Blumenthal’s statements to me do not fall to the level of lies, but merely ambiguities about his generation and war. Clearly, the McMahon campaign hopes that this will sink Blumenthal. Looking back at Blumenthal’s experience prior to his enlistment, and after enlisting in the Marine Reserves, there does not appear to be a lot of distance between Blumenthal and Kerry. They tried to avoid the war, like many privileged and educated kids did during the Draft.
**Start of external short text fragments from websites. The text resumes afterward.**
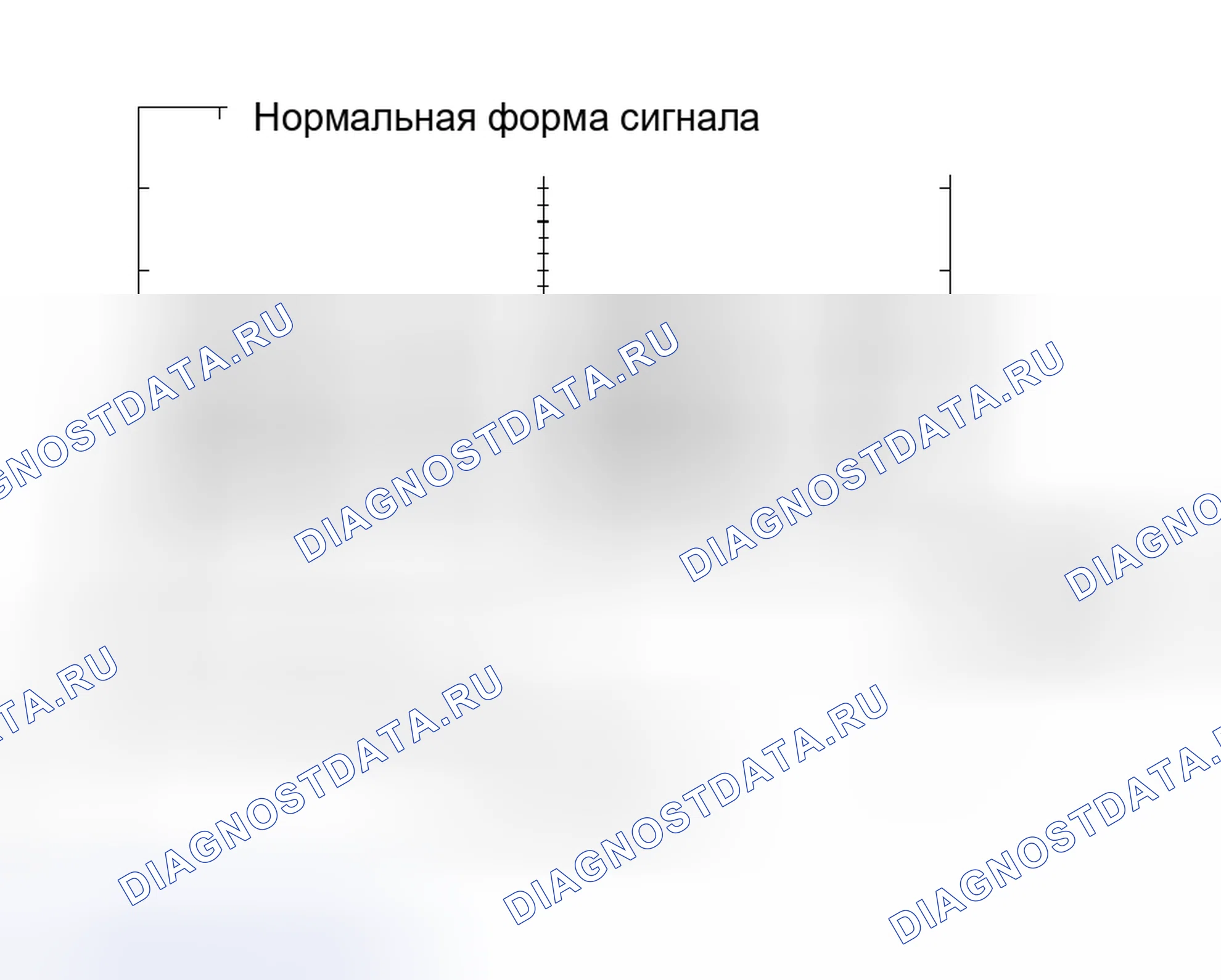 Рис. 20. Honda Accord VIII рестайлинг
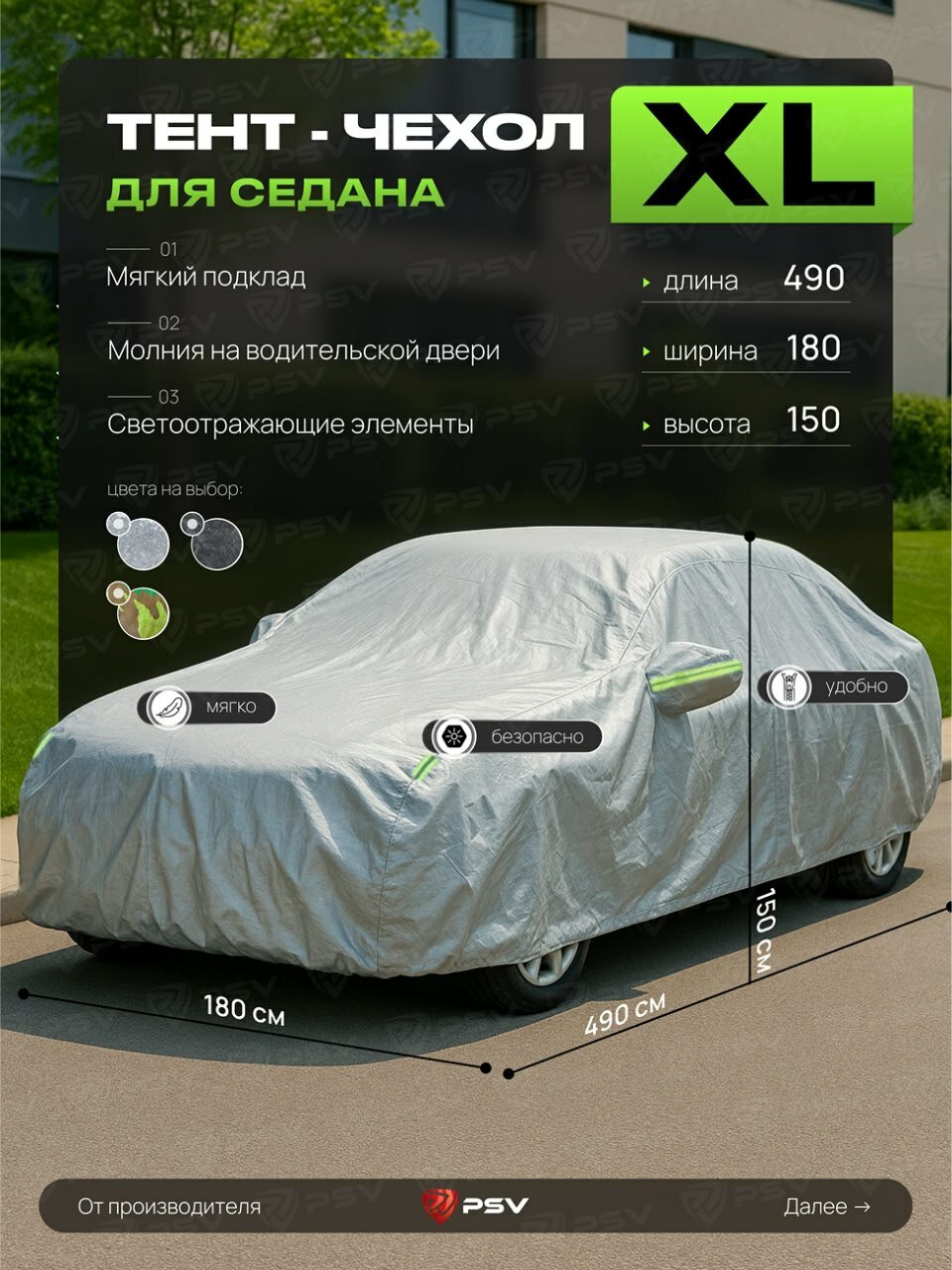 Тент на машину для седана PSV с подкладкой и молнией размер XL (490x180x150) Серый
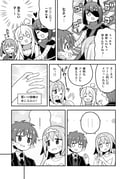 post #9544170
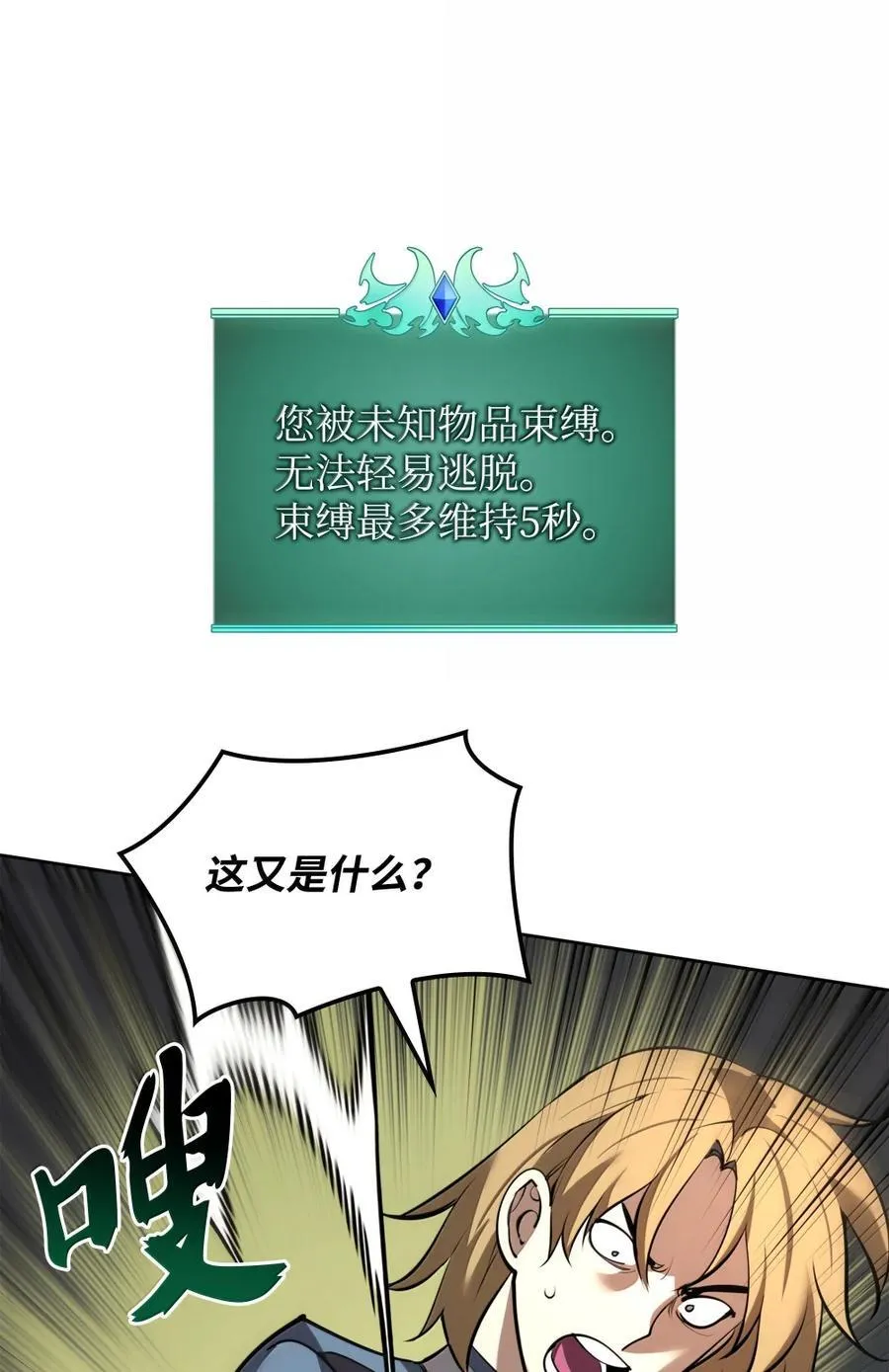 273 逆贼110
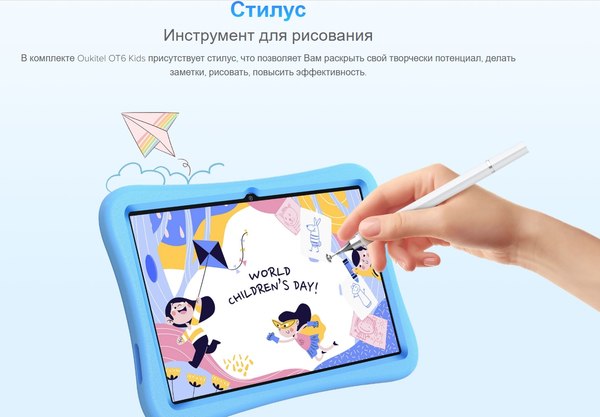Изображение товара Планшет Oukitel OT6 KIDS 4GB/64GB WiFi с чехлом и стилусом (серый)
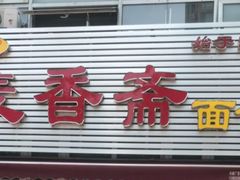 -于记·麦香斋面馆(四方利群店)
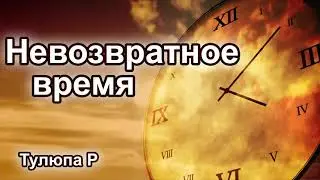 Невозвратное время. Тулюпа Р. Проповедь МСЦ ЕХБ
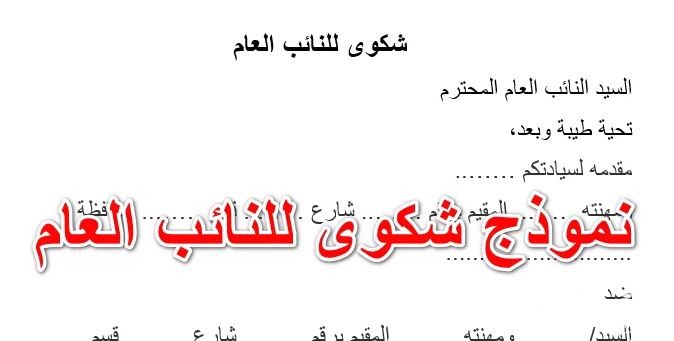 نموذج شكوى لمصلحة الضرائب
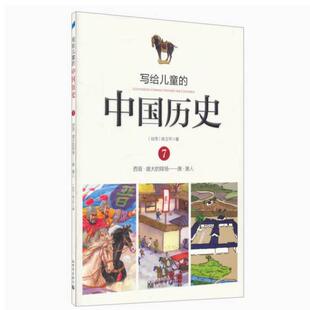 二手写给儿童的中国历史7 陈卫平 新世界出版社
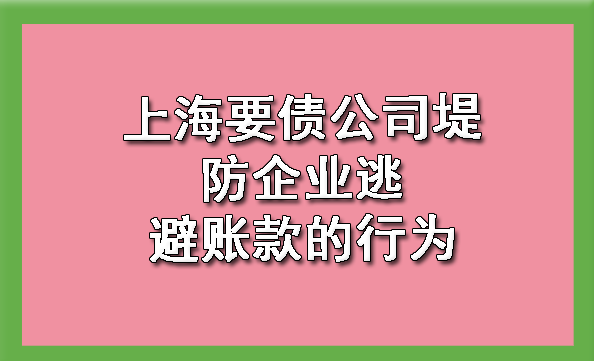 上海要债公司堤防企业逃避账款的行为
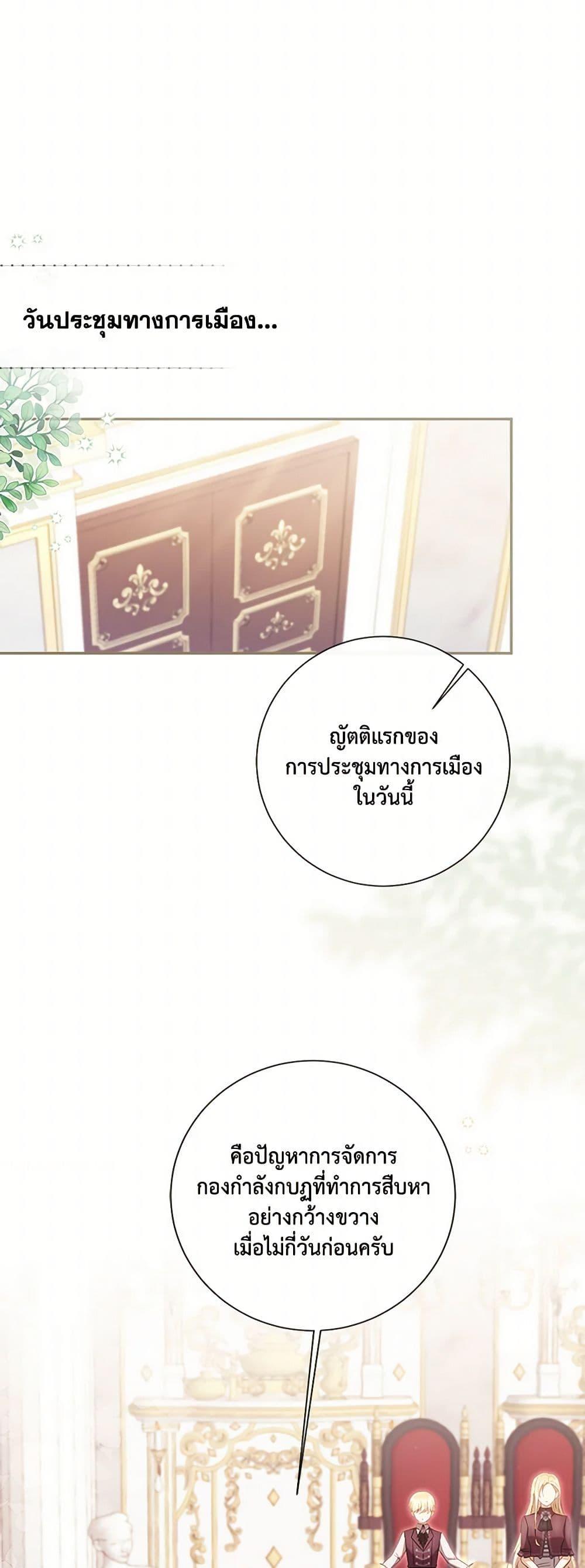 Manga-lc-com อ่านมังงะ อ่านการ์ตูน ออนไลน์ ฟรี Requiem for the Queen ตอนที่ 1 2 3 4 5 6 7 8 9 10 11 12 13 14 ฟรี ไม่มีโฆษณา Manga-lc - อ่าน มังงะ อ่าน การ์ตูน ออนไลน์ อ่านมังงะ ฟรี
Ultimately, Blumenthal spent that time serving his country in a different but also honorable way. While there was some ambiguity about how people described that experience, and while Blumenthal should have been more careful about the conclusions that reporters and supporters made, this episode will be blown way out of proportion. That is what happens in modern politics. In some ways Americans of Vietnam vintage have still not come to terms about how Veterans were treated, and how military service in the 1960s and 1970s is viewed. Unfortunately, long after the Americans left Saigon, that conflict continues to eat us from within. Ultimately, Blumenthal should be judged on his political accomplishments, which Connecticut residents of all stripes have long valued.